In attesa del secondo round di colloqui Usa-Iran in programma oggi a Islamabad, infatti, dopo il vertice di Parigi i cosiddetti "volenterosi" per Horumz continuano a interrogarsi su un'eventuale missione di scorta e protezione del commercio navale nello Stretto, snodo fondamentale per riportare i combustibili ai prezzi che avevano prima che Usa e Israele decidessero di attaccare l'Iran. Se mai ce ne fosse stato bisogno, ieri il ministro della Difesa Guido Crosetto ha di fatto ammesso che l'ipotesi di una missione sotto egida Onu è ormai stata archiviata. "Sono stato il primo a parlare della necessità di un mandato delle Nazioni Unite e ho la totale certezza che sarebbe molto meglio, ma - dice alla presentazione del libro di Carlo Calenda - può essere bloccato in Consiglio di sicurezza dal primo che si alza". Insomma, "se devo scegliere pragmaticamente fra la necessità di mettere in sicurezza Hormuz con una coalizione internazionale con 30 o 50 nazioni perché quella crisi entra in ogni casa, lo faccio anche senza mandato dell'Onu, che vorrei a tutti i costi ma che magari viene bloccato dalla Russia per qualche motivo".
Domani, intanto, la Commissione Ue presenterà "Accelerate Eu", un piano per fornire ai Paesi membri una serie di misure per fronteggiare la crisi che sta già impattando sulla quotidianità. In verità, le misure sono quelle già annunciate (a partire dallo smart working), interventi che Meloni reputa decisamente troppo poco impattanti. La premier vedrebbe invece di buon grado misure sugli extra-profitti dei big dell'energia europea, come pure la sospensione degli Ets, una sorta di tassa europea sulle emissioni. Temi su cui l'Ue non ha però una posizione comune e su cui potrebbe esserci un confronto nel corso del Consiglio Ue informale che si terrà a Nicosia.
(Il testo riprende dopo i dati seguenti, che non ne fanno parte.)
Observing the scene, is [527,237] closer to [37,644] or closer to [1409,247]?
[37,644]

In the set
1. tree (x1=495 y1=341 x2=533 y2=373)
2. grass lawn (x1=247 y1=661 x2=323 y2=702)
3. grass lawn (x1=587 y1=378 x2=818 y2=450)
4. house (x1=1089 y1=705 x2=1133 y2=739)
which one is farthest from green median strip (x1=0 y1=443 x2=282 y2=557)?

Intanto, ieri la premier ha ricevuto a Palazzo Chigi il presidente del Kenya William Ruto. Un faccia a faccia per mettere a punto un "piano triennale di cooperazione" tra Roma e Nairobi. "Strategica - dice Meloni durante le comunicazioni congiunte alla stampa - è la collaborazione in materia difesa e nel settore spaziale". E ancora: "I nostri rapporti bilaterali in questi anni hanno avuto un significativo salto di qualità, soprattutto grazie all'attuazione del Piano Mattei per l'Africa. Il Kenya è uno dei paesi chiave di questa iniziativa e con il presidente Ruto abbiamo lavorato fin da subito per identificare le priorità giuste, per avviare interventi importanti nel campo dell'energia, dell'agricoltura, della formazione e del rafforzamento della resilienza climatica".
"Penso che oggi più che mai - conclude la premier con uno sguardo che va oltre le relazioni diplomatiche con il Kenya - dobbiamo lavorare con forza e determinazione per ridurre i fattori di instabilità e di rischio di potenziali effetti domino. L'Italia non si è mai tirata indietro su questo e continuerà a fare la propria parte ad ogni livello".